(Exercise instructions): Find the line containing "Looking at the options", then output it and every line after it through the end of the listing below, exactly as written.

(Dataset rows):
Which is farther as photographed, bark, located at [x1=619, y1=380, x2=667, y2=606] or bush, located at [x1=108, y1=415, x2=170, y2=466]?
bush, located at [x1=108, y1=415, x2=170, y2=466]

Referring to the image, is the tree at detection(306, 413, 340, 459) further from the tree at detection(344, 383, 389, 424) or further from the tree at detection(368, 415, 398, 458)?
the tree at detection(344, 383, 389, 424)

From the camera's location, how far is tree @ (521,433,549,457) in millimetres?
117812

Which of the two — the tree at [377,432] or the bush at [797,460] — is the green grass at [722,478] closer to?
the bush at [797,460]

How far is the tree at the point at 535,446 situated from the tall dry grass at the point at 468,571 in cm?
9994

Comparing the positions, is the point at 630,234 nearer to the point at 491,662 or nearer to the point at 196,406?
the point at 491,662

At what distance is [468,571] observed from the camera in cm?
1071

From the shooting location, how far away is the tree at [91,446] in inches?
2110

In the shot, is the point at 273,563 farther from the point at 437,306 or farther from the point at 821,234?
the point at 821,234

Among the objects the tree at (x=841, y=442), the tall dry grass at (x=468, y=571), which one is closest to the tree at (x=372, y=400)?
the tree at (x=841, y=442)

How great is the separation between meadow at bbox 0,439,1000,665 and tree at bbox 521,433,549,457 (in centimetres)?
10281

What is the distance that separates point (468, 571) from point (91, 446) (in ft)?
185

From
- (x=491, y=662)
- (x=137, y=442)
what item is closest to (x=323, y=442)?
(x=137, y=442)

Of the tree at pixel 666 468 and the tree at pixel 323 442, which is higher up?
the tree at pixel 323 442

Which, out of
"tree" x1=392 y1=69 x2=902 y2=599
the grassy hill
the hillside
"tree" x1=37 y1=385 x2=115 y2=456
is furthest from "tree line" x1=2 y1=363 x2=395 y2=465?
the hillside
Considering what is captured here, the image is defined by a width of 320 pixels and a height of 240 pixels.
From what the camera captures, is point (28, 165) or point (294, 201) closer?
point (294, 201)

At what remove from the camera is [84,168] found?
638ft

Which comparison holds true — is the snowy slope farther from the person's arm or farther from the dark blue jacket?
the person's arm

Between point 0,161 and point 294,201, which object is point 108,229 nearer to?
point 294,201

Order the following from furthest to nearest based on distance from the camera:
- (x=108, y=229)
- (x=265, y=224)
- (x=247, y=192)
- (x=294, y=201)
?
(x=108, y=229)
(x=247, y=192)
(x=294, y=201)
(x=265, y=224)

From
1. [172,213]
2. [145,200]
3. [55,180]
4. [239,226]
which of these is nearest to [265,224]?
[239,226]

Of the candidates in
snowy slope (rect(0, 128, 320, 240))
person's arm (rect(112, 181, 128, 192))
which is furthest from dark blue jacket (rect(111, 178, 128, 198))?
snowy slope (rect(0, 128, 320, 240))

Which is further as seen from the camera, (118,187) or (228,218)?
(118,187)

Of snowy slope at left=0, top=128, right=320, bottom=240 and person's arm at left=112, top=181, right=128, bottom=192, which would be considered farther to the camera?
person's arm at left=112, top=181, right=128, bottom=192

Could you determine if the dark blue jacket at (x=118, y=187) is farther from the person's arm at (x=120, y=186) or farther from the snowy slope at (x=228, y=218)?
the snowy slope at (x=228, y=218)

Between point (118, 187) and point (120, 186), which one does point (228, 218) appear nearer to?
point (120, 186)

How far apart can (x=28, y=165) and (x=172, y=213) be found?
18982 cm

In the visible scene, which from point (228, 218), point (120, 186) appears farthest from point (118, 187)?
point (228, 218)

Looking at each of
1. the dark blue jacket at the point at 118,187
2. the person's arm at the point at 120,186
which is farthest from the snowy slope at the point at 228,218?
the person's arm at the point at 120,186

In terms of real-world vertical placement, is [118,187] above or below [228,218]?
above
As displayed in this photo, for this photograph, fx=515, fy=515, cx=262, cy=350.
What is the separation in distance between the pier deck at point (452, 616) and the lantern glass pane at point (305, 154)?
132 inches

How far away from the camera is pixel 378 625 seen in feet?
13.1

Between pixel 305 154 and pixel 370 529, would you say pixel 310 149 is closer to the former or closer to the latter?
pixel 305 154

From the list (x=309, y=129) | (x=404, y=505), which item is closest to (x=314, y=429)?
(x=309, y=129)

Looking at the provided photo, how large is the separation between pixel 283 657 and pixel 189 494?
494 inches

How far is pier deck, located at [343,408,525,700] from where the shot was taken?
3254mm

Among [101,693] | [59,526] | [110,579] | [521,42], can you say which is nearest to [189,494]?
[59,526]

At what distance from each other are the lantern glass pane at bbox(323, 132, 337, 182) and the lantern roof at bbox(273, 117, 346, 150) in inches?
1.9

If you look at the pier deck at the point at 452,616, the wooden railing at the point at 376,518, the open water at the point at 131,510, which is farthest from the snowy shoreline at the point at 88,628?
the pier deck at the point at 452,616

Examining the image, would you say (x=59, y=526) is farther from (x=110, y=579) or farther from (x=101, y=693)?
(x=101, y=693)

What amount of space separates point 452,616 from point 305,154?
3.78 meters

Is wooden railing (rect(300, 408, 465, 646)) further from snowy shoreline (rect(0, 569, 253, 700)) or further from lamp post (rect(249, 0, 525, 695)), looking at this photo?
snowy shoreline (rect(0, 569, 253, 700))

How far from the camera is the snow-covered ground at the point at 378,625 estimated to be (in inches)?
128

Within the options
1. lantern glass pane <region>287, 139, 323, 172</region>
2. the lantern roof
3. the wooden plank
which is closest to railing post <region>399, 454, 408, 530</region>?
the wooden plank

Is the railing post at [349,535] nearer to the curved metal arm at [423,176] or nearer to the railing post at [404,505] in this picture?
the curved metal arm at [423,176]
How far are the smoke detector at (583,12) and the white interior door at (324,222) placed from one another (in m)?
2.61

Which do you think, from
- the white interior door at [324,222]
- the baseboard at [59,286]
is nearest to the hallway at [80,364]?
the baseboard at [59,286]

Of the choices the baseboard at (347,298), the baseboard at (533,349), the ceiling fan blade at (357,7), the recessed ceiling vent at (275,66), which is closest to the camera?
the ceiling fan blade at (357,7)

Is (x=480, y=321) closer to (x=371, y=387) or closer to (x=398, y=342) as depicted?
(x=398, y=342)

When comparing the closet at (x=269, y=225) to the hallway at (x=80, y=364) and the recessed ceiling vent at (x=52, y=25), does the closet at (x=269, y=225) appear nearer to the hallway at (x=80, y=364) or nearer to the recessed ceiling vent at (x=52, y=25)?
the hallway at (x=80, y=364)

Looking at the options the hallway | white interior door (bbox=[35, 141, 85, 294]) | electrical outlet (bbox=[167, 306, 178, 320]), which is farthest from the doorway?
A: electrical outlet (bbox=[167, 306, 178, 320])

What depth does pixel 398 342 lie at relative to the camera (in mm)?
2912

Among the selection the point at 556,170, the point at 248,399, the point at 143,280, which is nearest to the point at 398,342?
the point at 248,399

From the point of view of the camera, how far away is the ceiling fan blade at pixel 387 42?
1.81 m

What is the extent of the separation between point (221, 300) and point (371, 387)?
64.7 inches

(Response to this task):
Looking at the options the hallway | white interior door (bbox=[35, 141, 85, 294]) | electrical outlet (bbox=[167, 306, 178, 320]), which is farthest from the doorway?
A: electrical outlet (bbox=[167, 306, 178, 320])

What depth does pixel 398 342 lie at relative to the camera (in mm)?
2912

Among the selection the point at 556,170, the point at 248,399, the point at 143,280, which is nearest to the point at 398,342?
the point at 248,399

From the point of view of the camera, how far away is the ceiling fan blade at pixel 387 42?
1.81 m

What is the extent of the separation between point (221, 300) and point (371, 387)?
64.7 inches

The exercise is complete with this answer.